* [What is asked]
Update the article on Spain's Historical Memory Law from "The right wing has" to "neo-liberal economic policies.", inclusive, replacing "Historical Memory Law" with "Law of Historical Memory".

The PP’s parliamentary spokesman Eduardo Zaplana denounced the law, stating that “Parliament has never before been used to look back at that tragic and dramatic moment of history, the civil war.” PP deputy Juan Costa accused the PSOE of being “willing to shatter the consensus that has given us democratic stability for 30 years.”

The new law has been watered down in significant ways and makes major concessions to the right wing. Nevertheless, it does indeed shatter the so-called “consensus,” threatening to bring to the surface all the unresolved political problems of the civil war, the victory of the fascists and the ensuing decades of repression.

The foundations of today’s parliamentary monarchy and constitution were erected on the suppression of the experiences of the civil war in a “pact of forgetting” agreed by the PSOE, the Spanish Communist Party (PCE) and the leaders of Franco’s regime whose main concern was to prevent a revolutionary reckoning with the old order as it collapsed. In the 30 years since the transition, not one fascist has faced trial, and the summary executions of Franco’s opponents have never been overturned in Spanish law. Many of those involved retained their power, privileges and ill-gotten fortunes—including Franco’s family, which remains one of the wealthiest in Spain.

The right wing has denounced the Historical Memory Law and its introduction by a government it already condemns as illegitimate and which it has tried to destabilise.

The PSOE was elected to office in March 2004, as a result of a leftward movement of the working class that brought down the PP government of José María Aznar. The PSOE’s victory followed the Madrid train bombings, carried out by Islamic extremists, but which Aznar had attempted to blame on the Basque separatist movement, ETA. The government’s lies became the focus for the overwhelming hostility to Aznar’s alliance with the Bush administration and Spain’s participation in the war against Iraq and opposition to the PP’s neo-liberal economic policies.

During the 2004 elections, the PSOE made a feint to the left. It ran on the basis of support for annulling death sentences passed by the fascist courts, which Franco often countersigned, hundreds at a time, without even reading the charges.

However, the PSOE quickly abandoned its promises. Ramón Jáuregui Atondo Álava, PSOE spokesman for the Constitutional Commission of the Chamber of Deputies, justified the decision, declaring, “We cannot, and we should not—I add—in one fell swoop, do away with all the judicial certainty developed over 40 years, annulling thousands of judgments, even if we do all acknowledge the lack of justice or judicial guarantees thereof.”

As a result, those who were responsible for the executions will remain free from prosecution as they have under successive administrations—a situation the human rights organisation Amnesty International has condemned as a contravention of international law.

The PSOE is opposed to prosecuting the fascists—many of whom have been senior members of the PP and its forerunner, the Popular Alliance (AP)—because it would further discredit the institutions created during the transition. Manuel Fraga, a senior minister under Franco, was instrumental in transforming the AP into the PP in 1989 and grooming Aznar, who became PP president and then prime minister in 1996.

Instead of a comprehensive annulment of the court sentences, Franco’s victims and their families will only be allowed to “solicit individual reparation” before a council of five appointed senior social scientists who will examine the merits of each case and decide whether or not to annul the sentences and pay compensation—a process that could take decades.

* [Provided data]
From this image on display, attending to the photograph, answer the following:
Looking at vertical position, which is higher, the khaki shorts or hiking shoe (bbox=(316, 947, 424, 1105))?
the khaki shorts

* [Finished task]
The right wing has denounced the Law of Historical Memory and its introduction by a government it already condemns as illegitimate and which it has tried to destabilise.

The PSOE was elected to office in March 2004, as a result of a leftward movement of the working class that brought down the PP government of José María Aznar. The PSOE’s victory followed the Madrid train bombings, carried out by Islamic extremists, but which Aznar had attempted to blame on the Basque separatist movement, ETA. The government’s lies became the focus for the overwhelming hostility to Aznar’s alliance with the Bush administration and Spain’s participation in the war against Iraq and opposition to the PP’s neo-liberal economic policies.